GIVEN INSTRUCTION: Reproduce the entries starting at the line containing "How much space" and ending at the line containing "Answer: the point", changing nothing.

----- GIVEN DATA

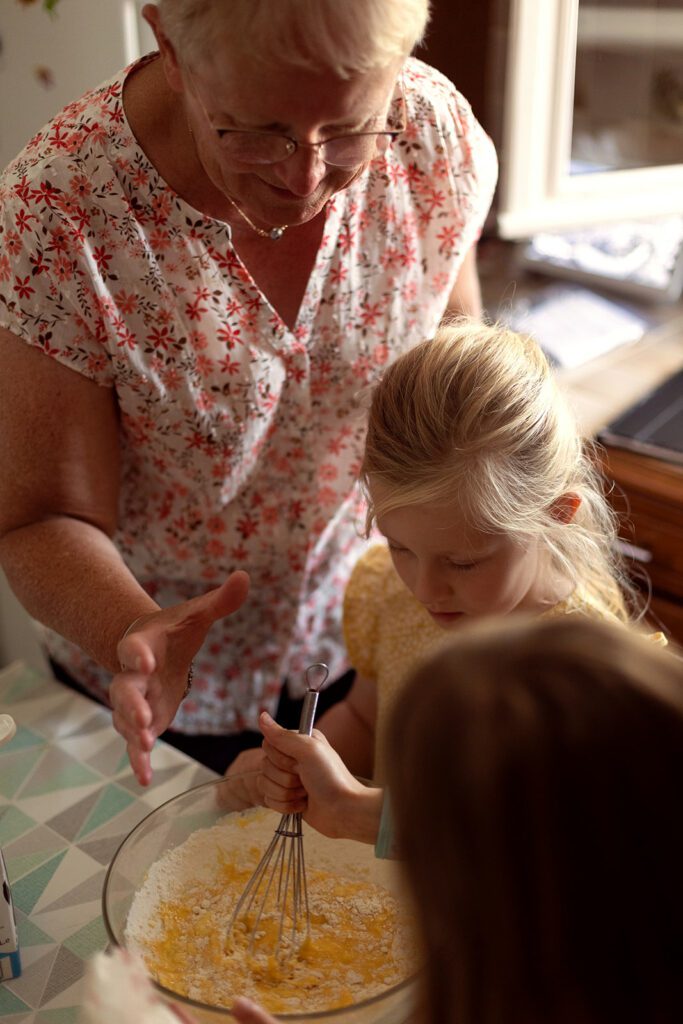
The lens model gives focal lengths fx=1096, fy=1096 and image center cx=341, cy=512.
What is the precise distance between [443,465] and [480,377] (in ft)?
0.33

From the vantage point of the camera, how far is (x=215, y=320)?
1189mm

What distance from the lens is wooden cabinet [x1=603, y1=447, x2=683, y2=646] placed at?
5.83ft

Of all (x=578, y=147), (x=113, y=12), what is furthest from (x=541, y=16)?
(x=113, y=12)

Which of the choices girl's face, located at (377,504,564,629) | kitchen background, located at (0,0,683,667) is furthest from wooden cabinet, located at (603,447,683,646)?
girl's face, located at (377,504,564,629)

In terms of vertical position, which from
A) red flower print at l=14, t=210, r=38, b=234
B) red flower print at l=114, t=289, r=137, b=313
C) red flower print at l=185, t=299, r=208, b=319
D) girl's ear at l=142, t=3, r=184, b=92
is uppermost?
girl's ear at l=142, t=3, r=184, b=92

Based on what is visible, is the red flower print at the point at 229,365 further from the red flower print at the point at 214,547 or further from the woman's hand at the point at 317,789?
the woman's hand at the point at 317,789

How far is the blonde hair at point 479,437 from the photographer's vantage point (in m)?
1.12

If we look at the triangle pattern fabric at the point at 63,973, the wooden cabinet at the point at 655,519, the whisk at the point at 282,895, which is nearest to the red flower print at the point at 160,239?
the whisk at the point at 282,895

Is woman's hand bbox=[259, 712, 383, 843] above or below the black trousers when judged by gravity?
above

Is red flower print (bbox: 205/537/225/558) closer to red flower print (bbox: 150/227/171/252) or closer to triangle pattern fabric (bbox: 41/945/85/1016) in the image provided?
red flower print (bbox: 150/227/171/252)

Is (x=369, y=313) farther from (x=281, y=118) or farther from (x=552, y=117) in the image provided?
(x=552, y=117)

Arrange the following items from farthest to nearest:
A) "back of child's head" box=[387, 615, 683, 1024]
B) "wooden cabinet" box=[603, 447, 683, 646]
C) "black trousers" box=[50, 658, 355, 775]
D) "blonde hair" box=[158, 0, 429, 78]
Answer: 1. "wooden cabinet" box=[603, 447, 683, 646]
2. "black trousers" box=[50, 658, 355, 775]
3. "blonde hair" box=[158, 0, 429, 78]
4. "back of child's head" box=[387, 615, 683, 1024]

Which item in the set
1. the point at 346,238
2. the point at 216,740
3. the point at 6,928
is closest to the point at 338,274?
the point at 346,238

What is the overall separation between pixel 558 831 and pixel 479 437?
0.62 metres
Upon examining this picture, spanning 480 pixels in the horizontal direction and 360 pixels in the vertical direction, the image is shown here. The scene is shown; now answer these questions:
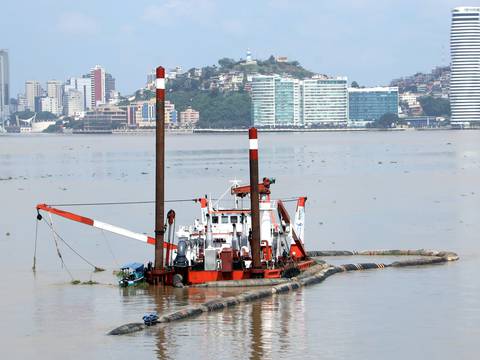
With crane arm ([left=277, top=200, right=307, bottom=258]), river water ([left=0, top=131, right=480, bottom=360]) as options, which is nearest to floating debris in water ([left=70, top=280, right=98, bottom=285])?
river water ([left=0, top=131, right=480, bottom=360])

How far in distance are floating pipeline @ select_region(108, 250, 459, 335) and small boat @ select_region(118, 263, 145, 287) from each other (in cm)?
256

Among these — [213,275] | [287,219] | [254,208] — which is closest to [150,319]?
[213,275]

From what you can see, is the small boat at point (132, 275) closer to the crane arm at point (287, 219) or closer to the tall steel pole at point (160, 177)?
the tall steel pole at point (160, 177)

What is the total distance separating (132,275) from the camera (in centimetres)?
3781

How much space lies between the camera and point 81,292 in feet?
121

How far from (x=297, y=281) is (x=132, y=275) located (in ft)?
14.7

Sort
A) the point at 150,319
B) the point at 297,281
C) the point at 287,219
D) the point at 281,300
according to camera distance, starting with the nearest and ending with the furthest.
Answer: the point at 150,319 → the point at 281,300 → the point at 297,281 → the point at 287,219

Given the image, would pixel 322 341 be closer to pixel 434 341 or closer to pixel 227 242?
pixel 434 341

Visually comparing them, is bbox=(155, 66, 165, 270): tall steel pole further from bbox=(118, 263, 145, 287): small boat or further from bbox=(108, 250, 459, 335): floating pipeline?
bbox=(108, 250, 459, 335): floating pipeline

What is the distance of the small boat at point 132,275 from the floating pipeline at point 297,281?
8.41 feet

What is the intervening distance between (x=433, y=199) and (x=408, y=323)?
4138cm

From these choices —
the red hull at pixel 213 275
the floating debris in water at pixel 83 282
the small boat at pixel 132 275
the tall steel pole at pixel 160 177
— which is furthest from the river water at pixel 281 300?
the tall steel pole at pixel 160 177

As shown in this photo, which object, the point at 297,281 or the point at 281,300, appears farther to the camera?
the point at 297,281

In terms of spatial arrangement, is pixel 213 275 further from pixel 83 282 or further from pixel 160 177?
pixel 83 282
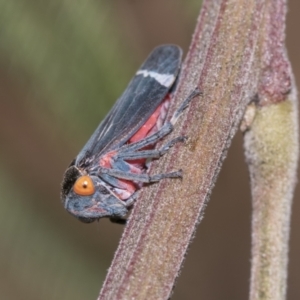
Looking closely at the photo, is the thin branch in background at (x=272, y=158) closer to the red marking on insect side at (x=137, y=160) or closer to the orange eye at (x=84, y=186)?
the red marking on insect side at (x=137, y=160)

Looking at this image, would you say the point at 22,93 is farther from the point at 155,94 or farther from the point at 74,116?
the point at 155,94

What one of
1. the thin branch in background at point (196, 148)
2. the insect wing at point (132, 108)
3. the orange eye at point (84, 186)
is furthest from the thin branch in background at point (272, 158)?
the orange eye at point (84, 186)

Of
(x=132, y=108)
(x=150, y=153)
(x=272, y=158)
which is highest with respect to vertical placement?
(x=132, y=108)

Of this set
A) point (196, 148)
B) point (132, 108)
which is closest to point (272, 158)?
point (196, 148)

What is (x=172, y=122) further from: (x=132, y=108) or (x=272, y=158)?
(x=132, y=108)

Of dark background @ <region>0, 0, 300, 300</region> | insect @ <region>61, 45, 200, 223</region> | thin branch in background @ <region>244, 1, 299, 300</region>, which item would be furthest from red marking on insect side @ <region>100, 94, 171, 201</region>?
thin branch in background @ <region>244, 1, 299, 300</region>

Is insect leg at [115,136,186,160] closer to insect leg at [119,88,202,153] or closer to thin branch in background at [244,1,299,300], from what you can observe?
insect leg at [119,88,202,153]

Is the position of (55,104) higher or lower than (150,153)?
higher

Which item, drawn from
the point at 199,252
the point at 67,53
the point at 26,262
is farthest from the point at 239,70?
the point at 199,252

----------

SOLUTION TO THE PROBLEM:
How much space lies between the camera and point 81,292 in feet?
121

How far from (x=297, y=281) is (x=132, y=275) located (in ft)?
14.7

Sort
A) the point at 150,319
B) the point at 297,281
C) the point at 287,219
D) the point at 281,300
according to camera distance, starting with the nearest and ending with the furthest.
Answer: the point at 150,319 → the point at 281,300 → the point at 297,281 → the point at 287,219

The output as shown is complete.